I am running a DLT (Delta Live Table) Job that creates a Bronze table > Silver Table for two separate tables. So in the end, I have two separate gold Tables which I want to be merged into one table. I know how to do it in SQL but every time I run the job with an SQL cell in a Databricks notebook on Databricks it gives me this error.
Magic commands (e.g. %py, %sql and %run) are not supported with the exception of
%pip within a Python notebook. Cells containing magic commands are ignored.
Unsupported magic commands were found in the following notebooks
I would do it in PySpark but it does not have creat table functionalities.
Here is my code for making the bronze table
@dlt.table(name="Bronze_or",
comment = "New online retail sales data incrementally ingested from cloud object storage landing zone",
table_properties={
"quality": "bronze",
"pipelines.cdc.tombstoneGCThresholdInSeconds": "2" #reducing the threshold to 2 instead of 5
}
)
def Bronze_or():
return (
spark.readStream.format("cloudFiles") \
.option("cloudFiles.format", "csv") \
.option("cloudFiles.inferColumnTypes", "true") \
.load("/**Path to raw csv data**/")
)
Then I create a view
expect_list = {"not_null_pk": "id IS NOT NULL", "QuantityNotNeg": "Quantity >= 0"}
@dlt.view(name="Bronze_or_clean_v",
comment="Cleansed bronze retail sales view (i.e. what will become Silver)")

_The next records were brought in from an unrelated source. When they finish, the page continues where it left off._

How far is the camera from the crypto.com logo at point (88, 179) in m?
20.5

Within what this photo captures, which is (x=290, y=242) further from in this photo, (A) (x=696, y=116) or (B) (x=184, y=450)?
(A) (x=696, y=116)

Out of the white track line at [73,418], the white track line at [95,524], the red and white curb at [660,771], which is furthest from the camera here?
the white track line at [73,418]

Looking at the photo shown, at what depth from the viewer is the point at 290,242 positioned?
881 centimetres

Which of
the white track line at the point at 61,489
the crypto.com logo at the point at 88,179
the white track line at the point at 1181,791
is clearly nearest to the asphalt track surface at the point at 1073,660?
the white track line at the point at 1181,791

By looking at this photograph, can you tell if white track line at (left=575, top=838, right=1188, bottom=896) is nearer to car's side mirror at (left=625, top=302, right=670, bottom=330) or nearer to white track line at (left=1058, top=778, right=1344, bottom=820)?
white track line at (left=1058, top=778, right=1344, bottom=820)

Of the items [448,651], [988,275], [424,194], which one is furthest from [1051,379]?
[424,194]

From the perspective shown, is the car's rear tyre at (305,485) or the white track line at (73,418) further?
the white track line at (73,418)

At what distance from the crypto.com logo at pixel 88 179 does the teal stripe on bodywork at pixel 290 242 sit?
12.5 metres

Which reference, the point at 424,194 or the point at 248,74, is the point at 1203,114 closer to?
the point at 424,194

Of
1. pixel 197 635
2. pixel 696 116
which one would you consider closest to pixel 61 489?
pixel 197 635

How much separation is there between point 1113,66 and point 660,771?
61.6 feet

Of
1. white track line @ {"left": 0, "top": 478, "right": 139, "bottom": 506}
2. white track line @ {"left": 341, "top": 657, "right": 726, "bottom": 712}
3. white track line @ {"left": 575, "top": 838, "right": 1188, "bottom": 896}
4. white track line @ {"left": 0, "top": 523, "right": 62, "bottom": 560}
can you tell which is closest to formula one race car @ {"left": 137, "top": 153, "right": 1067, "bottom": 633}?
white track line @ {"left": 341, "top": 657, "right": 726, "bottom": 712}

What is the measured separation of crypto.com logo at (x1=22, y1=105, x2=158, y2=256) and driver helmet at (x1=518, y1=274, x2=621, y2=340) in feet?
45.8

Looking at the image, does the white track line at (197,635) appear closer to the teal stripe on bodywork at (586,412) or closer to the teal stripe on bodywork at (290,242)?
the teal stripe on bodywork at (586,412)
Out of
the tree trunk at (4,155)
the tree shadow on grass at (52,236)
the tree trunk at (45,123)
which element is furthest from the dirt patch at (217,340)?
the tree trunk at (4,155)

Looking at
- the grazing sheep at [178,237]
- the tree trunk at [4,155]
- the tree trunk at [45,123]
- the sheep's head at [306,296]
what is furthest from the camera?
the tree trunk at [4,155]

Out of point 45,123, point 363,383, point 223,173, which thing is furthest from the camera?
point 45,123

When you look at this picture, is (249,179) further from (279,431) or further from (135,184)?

# @dlt.expect("EMPLOYEE_ID", "EMPLOYEE_ID IS NOT NULL")
@dlt.expect_all(expect_list)
# @dlt.expect("valid_address", "address IS NOT NULL")
# @dlt.expect_or_drop("valid_operation", "operation IS NOT NULL")
def Bronze_or_clean_v():
return dlt.read_stream("Bronze_or") \
.withColumn('inputFileName',F.input_file_name()) \
.withColumn('LoadDate',F.lit(datetime.now()))
Finally, I create the silver table
dlt.create_target_table(name="Silver_or",
comment="Clean, merged retail sales data",
table_properties={
"quality": "silver",
"pipelines.cdc.tombstoneGCThresholdInSeconds": "2"
}
)
Lastly, I build the gold table
@dlt.table(name="Gold_or")
def Gold_or():
return (
dlt.read("Silver_or")
# .filter(expr("current_page_title == 'Apache_Spark'"))
# .withColumnRenamed("previous_page_title", "referrer")
.sort(desc("LIVE.Silver_or.CustomerID"))
.select("LIVE.Silver_or.UnitPrice", "LIVE.Silver_or.Quantity", "LIVE.Silver_or.CustomerID")
#.limit(10)
)
I run this Twice for two different CSV files, So in the end, I have two separate Gold tables but I want to combine them into one with select columns.
FYI: Both tables share a foreign key.